*To-do list*
1. Answer these from the post about going to the movies in Kansas City:
(a) Which Academy Award nominee did the local AMC at first refuse to carry?
(b) For how long did that film end up showing after the petition?
(c) What is the name of the pizza place where the group was overheard?
2. Copy everything in the post about going to the movies in Kansas City from "You see, the" down to "this stems from.".
3. Pick up the post about going to the movies in Kansas City and keep writing it from its last sentence.

*Text shown*
Going to the theater: It’s not just a movie, it’s all out war for freedom!

Going to the movies these days has become a bit of a nightmare. First of all, here in Kansas City, even finding a good movie is a chore. We get NO indie films unless they are French, a Bollywood musical thing or feature Urban themes and a large Black man in a dress. Not that there is anything wrong with any of the above, but it sure makes for some damned narrow choices. Gone are the awesome Martial Arts films. Indie Horror is pretty much gone as well.

You see, the local Baptist regime seems to love ruining my entertainment. First, they picket our Best Buy stores to get exploitation, horror and anime removed… then they had to go after the multiplexes. Our AMC was so lacking in balls that they would not even carry MILK and it was an Academy Award nominee. It took a huge revolt and a petition signing to get it to show for 2 weeks. Now of course, this same AMC gets EVERY damned Christian propaganda movie released. Films that play NO WHERE else, will play here as a result. No one ever goes to see them, but they still play here. The last one a couple weeks ago was about taking Satan to court. I am not kidding. This is a movie theater, not a damned church. I think I should go and picket their church and damned no good Christian bookstore where all of this stems from.

I was sitting at a local Pizza place, Minski’s, and I overheard a group talking. They had all been at Bible Study. The two guys were so happy. Their Pastor, a guy that also manages the local Lifeway Book Store, had really shown them some love. Why? Well, one of them had been hired as a receiver of stock at the local Wal Mart and the other guy’s brother was in charge of the backroom at Best Buy. They could control what gets put on the shelves. I kid you not. It took everything in me to stop me from crowning them with a Pizza pan. Bastards.

*Extracted entries*
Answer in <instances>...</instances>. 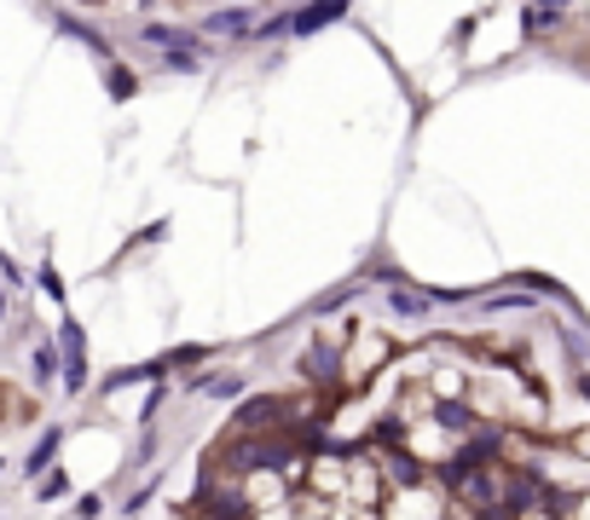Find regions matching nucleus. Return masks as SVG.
Here are the masks:
<instances>
[{
  "label": "nucleus",
  "mask_w": 590,
  "mask_h": 520,
  "mask_svg": "<svg viewBox=\"0 0 590 520\" xmlns=\"http://www.w3.org/2000/svg\"><path fill=\"white\" fill-rule=\"evenodd\" d=\"M157 491H163V480H145V486L134 491V498H127V503H122V509H127V514H139V509H145L151 498H157Z\"/></svg>",
  "instance_id": "1a4fd4ad"
},
{
  "label": "nucleus",
  "mask_w": 590,
  "mask_h": 520,
  "mask_svg": "<svg viewBox=\"0 0 590 520\" xmlns=\"http://www.w3.org/2000/svg\"><path fill=\"white\" fill-rule=\"evenodd\" d=\"M394 335L389 330H376V324H359L348 330V342H342V358H337V394H365V387L389 371V358H394Z\"/></svg>",
  "instance_id": "f257e3e1"
},
{
  "label": "nucleus",
  "mask_w": 590,
  "mask_h": 520,
  "mask_svg": "<svg viewBox=\"0 0 590 520\" xmlns=\"http://www.w3.org/2000/svg\"><path fill=\"white\" fill-rule=\"evenodd\" d=\"M0 319H7V295H0Z\"/></svg>",
  "instance_id": "9b49d317"
},
{
  "label": "nucleus",
  "mask_w": 590,
  "mask_h": 520,
  "mask_svg": "<svg viewBox=\"0 0 590 520\" xmlns=\"http://www.w3.org/2000/svg\"><path fill=\"white\" fill-rule=\"evenodd\" d=\"M30 376H35V387H46V382L59 376V347H53V342H41V347L30 353Z\"/></svg>",
  "instance_id": "39448f33"
},
{
  "label": "nucleus",
  "mask_w": 590,
  "mask_h": 520,
  "mask_svg": "<svg viewBox=\"0 0 590 520\" xmlns=\"http://www.w3.org/2000/svg\"><path fill=\"white\" fill-rule=\"evenodd\" d=\"M0 468H7V462H0Z\"/></svg>",
  "instance_id": "ddd939ff"
},
{
  "label": "nucleus",
  "mask_w": 590,
  "mask_h": 520,
  "mask_svg": "<svg viewBox=\"0 0 590 520\" xmlns=\"http://www.w3.org/2000/svg\"><path fill=\"white\" fill-rule=\"evenodd\" d=\"M70 514H75V520H99V514H105V491H82Z\"/></svg>",
  "instance_id": "6e6552de"
},
{
  "label": "nucleus",
  "mask_w": 590,
  "mask_h": 520,
  "mask_svg": "<svg viewBox=\"0 0 590 520\" xmlns=\"http://www.w3.org/2000/svg\"><path fill=\"white\" fill-rule=\"evenodd\" d=\"M30 399H23V394H7V387H0V423H30Z\"/></svg>",
  "instance_id": "0eeeda50"
},
{
  "label": "nucleus",
  "mask_w": 590,
  "mask_h": 520,
  "mask_svg": "<svg viewBox=\"0 0 590 520\" xmlns=\"http://www.w3.org/2000/svg\"><path fill=\"white\" fill-rule=\"evenodd\" d=\"M389 306H394V319H428L434 295L428 290H405V283H389Z\"/></svg>",
  "instance_id": "7ed1b4c3"
},
{
  "label": "nucleus",
  "mask_w": 590,
  "mask_h": 520,
  "mask_svg": "<svg viewBox=\"0 0 590 520\" xmlns=\"http://www.w3.org/2000/svg\"><path fill=\"white\" fill-rule=\"evenodd\" d=\"M446 514H452V498L428 475L400 486V491H382V503H376V520H446Z\"/></svg>",
  "instance_id": "f03ea898"
},
{
  "label": "nucleus",
  "mask_w": 590,
  "mask_h": 520,
  "mask_svg": "<svg viewBox=\"0 0 590 520\" xmlns=\"http://www.w3.org/2000/svg\"><path fill=\"white\" fill-rule=\"evenodd\" d=\"M30 486H35V503H59V498H64V491H70V480L59 475V462H53V468H46V475H35Z\"/></svg>",
  "instance_id": "423d86ee"
},
{
  "label": "nucleus",
  "mask_w": 590,
  "mask_h": 520,
  "mask_svg": "<svg viewBox=\"0 0 590 520\" xmlns=\"http://www.w3.org/2000/svg\"><path fill=\"white\" fill-rule=\"evenodd\" d=\"M59 446H64V428H46V434L35 439V451L23 457V475H30V480H35V475H46V468L59 462Z\"/></svg>",
  "instance_id": "20e7f679"
},
{
  "label": "nucleus",
  "mask_w": 590,
  "mask_h": 520,
  "mask_svg": "<svg viewBox=\"0 0 590 520\" xmlns=\"http://www.w3.org/2000/svg\"><path fill=\"white\" fill-rule=\"evenodd\" d=\"M342 520H376V509H348Z\"/></svg>",
  "instance_id": "9d476101"
},
{
  "label": "nucleus",
  "mask_w": 590,
  "mask_h": 520,
  "mask_svg": "<svg viewBox=\"0 0 590 520\" xmlns=\"http://www.w3.org/2000/svg\"><path fill=\"white\" fill-rule=\"evenodd\" d=\"M82 7H105V0H82Z\"/></svg>",
  "instance_id": "f8f14e48"
}]
</instances>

*Response list*
1.
(a) MILK
(b) 2 weeks
(c) Minski's

2.
You see, the local Baptist regime seems to love ruining my entertainment. First, they picket our Best Buy stores to get exploitation, horror and anime removed… then they had to go after the multiplexes. Our AMC was so lacking in balls that they would not even carry MILK and it was an Academy Award nominee. It took a huge revolt and a petition signing to get it to show for 2 weeks. Now of course, this same AMC gets EVERY damned Christian propaganda movie released. Films that play NO WHERE else, will play here as a result. No one ever goes to see them, but they still play here. The last one a couple weeks ago was about taking Satan to court. I am not kidding. This is a movie theater, not a damned church. I think I should go and picket their church and damned no good Christian bookstore where all of this stems from.

3.
And then I found out that Anderson, who also stocks half of the videos at Wal Mart and half at Best Buy, and is responsible for many indie titles, is also involved with them! Last week Nightmare on Elm Street 2 and 3 came out on BluRay. All of the local Best Buy stores that she serves said they had it in stock, yet no one could find it. Finally one smart employee found it on a cart of RETURNS. A brand new batch of BluRay movies, all Horror, on the RETURN cart. Hmmmm. Same thing at the Wal Mart. Scary thing is, I have grown to know almost all overnight employees at my local Wal Mart and I have now over 10 witnesses on this. Even managers. The day crew, led by this woman and a few others, have hidden movies all over. Even in PAMPERS boxes. Always the same two types of movies…. Horror and Martial Arts. I go into Wal Mart at Midnight and it takes them till 2 AM to find my hidden movies EACH AND EVERY WEEK. If they even find them at all. Recently I overheard these people saying that Martial Arts was the gateway to Satanism. !!!!!. I can’t make shit like this up.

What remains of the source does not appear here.